* [Stated exercise]:
Copy the line with "What is the spacing" and all lines following it through the last line of the entries, exactly as written.

* [Scene-based reasoning records]:
______

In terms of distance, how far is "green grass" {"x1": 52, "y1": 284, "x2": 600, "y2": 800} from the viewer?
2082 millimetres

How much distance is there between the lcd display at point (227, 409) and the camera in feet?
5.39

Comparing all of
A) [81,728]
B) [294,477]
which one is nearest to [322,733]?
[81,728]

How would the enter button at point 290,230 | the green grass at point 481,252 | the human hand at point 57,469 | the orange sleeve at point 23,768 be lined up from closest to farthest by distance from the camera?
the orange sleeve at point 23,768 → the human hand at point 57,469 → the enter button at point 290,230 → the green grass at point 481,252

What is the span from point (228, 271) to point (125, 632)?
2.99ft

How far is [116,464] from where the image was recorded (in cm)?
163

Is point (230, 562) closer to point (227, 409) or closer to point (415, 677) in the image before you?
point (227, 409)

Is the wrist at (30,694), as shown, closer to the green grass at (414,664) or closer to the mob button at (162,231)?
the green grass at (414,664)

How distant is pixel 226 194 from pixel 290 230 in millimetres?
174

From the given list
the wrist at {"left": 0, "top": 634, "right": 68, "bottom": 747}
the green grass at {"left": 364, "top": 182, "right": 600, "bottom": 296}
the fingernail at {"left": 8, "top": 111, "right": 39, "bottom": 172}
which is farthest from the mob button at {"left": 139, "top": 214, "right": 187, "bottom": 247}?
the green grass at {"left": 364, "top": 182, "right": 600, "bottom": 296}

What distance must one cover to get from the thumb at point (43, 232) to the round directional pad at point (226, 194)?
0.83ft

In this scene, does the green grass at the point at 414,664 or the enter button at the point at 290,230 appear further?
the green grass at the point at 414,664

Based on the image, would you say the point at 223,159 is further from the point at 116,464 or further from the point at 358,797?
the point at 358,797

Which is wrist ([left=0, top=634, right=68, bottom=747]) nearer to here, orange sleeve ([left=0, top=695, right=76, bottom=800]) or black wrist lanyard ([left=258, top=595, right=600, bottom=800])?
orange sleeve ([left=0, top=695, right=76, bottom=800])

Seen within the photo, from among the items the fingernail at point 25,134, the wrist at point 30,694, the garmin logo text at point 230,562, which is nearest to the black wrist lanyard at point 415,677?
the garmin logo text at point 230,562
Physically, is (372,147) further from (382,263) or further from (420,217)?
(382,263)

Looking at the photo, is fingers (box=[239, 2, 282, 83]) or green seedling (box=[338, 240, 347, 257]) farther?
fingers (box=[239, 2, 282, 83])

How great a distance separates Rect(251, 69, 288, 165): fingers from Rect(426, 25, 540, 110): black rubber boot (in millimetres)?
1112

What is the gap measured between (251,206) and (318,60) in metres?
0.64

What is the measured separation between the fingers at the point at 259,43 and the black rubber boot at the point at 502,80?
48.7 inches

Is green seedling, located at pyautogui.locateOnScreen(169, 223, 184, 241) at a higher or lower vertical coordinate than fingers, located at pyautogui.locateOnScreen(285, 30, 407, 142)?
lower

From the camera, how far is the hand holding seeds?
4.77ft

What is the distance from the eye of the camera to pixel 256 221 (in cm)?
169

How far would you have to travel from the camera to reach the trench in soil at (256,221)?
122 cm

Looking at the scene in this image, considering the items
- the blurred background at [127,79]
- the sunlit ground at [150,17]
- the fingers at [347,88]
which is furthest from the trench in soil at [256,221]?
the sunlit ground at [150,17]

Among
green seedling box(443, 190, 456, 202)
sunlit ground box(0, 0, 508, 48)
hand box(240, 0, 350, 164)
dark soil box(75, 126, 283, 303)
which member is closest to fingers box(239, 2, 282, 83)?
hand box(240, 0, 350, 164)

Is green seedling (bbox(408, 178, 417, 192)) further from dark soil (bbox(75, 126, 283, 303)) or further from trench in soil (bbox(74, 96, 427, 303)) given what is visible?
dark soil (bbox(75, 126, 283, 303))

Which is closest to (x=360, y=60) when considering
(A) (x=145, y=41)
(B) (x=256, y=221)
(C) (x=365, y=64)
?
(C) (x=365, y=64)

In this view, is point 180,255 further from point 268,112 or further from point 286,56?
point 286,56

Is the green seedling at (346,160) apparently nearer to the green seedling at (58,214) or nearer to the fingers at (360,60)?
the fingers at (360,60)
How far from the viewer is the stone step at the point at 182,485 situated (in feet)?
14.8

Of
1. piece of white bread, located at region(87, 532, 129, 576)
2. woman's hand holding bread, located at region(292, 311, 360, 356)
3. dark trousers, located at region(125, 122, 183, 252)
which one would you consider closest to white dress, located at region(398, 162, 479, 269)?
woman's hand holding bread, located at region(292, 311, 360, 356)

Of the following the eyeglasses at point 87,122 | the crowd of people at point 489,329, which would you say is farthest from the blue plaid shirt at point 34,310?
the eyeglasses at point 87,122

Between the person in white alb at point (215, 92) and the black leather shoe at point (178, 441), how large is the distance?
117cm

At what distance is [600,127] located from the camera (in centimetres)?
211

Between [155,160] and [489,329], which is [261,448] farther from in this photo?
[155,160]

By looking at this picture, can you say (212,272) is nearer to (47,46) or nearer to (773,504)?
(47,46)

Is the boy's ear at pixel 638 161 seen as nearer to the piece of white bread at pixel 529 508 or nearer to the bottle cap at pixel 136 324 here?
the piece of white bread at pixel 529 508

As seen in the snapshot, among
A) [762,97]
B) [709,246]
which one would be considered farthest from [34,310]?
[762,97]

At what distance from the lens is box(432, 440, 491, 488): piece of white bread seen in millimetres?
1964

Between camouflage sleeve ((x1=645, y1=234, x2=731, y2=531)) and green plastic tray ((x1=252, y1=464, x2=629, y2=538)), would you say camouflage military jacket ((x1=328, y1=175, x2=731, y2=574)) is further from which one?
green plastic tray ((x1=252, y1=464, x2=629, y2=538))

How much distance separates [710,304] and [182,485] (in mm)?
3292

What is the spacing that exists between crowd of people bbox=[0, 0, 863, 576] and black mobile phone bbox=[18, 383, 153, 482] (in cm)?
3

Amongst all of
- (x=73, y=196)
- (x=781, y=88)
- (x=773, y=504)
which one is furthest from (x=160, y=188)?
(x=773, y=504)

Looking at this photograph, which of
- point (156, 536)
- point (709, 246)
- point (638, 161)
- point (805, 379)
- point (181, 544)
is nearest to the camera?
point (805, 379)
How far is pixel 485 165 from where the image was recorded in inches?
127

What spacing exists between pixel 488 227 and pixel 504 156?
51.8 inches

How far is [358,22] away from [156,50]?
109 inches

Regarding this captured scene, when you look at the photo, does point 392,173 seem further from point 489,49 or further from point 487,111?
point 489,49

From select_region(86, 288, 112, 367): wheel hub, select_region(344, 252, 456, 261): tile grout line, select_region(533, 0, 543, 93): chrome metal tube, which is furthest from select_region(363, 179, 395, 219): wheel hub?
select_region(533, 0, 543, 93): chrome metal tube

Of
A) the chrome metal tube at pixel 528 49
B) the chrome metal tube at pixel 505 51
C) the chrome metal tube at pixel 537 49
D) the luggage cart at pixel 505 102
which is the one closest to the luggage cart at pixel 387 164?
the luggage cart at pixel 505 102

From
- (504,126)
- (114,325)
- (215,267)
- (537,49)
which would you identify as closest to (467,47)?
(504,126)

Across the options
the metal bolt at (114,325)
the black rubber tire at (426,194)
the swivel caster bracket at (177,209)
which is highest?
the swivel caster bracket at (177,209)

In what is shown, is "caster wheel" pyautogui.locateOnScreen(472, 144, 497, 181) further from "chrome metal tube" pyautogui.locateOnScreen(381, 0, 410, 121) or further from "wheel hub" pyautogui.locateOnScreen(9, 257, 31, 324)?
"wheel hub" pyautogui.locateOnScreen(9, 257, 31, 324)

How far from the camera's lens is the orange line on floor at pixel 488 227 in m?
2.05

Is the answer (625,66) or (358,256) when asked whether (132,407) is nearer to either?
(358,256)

______

* [Full output]:
What is the spacing that exists between crowd of people bbox=[0, 0, 863, 576] and black mobile phone bbox=[18, 383, 153, 482] (in cm)?
3

Amongst all of
- (x=73, y=196)
- (x=781, y=88)
- (x=773, y=504)
which one is furthest from (x=160, y=188)?
(x=773, y=504)

Looking at this photograph, which of
- point (156, 536)
- point (709, 246)
- point (638, 161)
- point (805, 379)
- point (181, 544)
is nearest to the camera?
point (805, 379)
How far is pixel 485 165 from where the image was recorded in inches?
127

What spacing exists between pixel 488 227 and pixel 504 156?
51.8 inches

How far is [358,22] away from [156,50]?
109 inches

Regarding this captured scene, when you look at the photo, does point 392,173 seem further from point 489,49 or further from point 487,111?
point 489,49

From select_region(86, 288, 112, 367): wheel hub, select_region(344, 252, 456, 261): tile grout line, select_region(533, 0, 543, 93): chrome metal tube, which is furthest from select_region(363, 179, 395, 219): wheel hub?
select_region(533, 0, 543, 93): chrome metal tube

Of
A) the chrome metal tube at pixel 528 49
B) the chrome metal tube at pixel 505 51
C) the chrome metal tube at pixel 537 49
D) the luggage cart at pixel 505 102
which is the one closest to the luggage cart at pixel 387 164?
the luggage cart at pixel 505 102

From
- (504,126)
- (114,325)
- (215,267)
- (537,49)
which would you identify as closest to (467,47)?
(504,126)

Across the options
the metal bolt at (114,325)
the black rubber tire at (426,194)
the swivel caster bracket at (177,209)
which is highest?
the swivel caster bracket at (177,209)

In what is shown, is "caster wheel" pyautogui.locateOnScreen(472, 144, 497, 181) further from "chrome metal tube" pyautogui.locateOnScreen(381, 0, 410, 121) or further from "wheel hub" pyautogui.locateOnScreen(9, 257, 31, 324)?
"wheel hub" pyautogui.locateOnScreen(9, 257, 31, 324)

How far from the camera's lens is the orange line on floor at pixel 488 227 in m?
2.05

Is the answer (625,66) or (358,256) when asked whether (132,407) is nearer to either?
(358,256)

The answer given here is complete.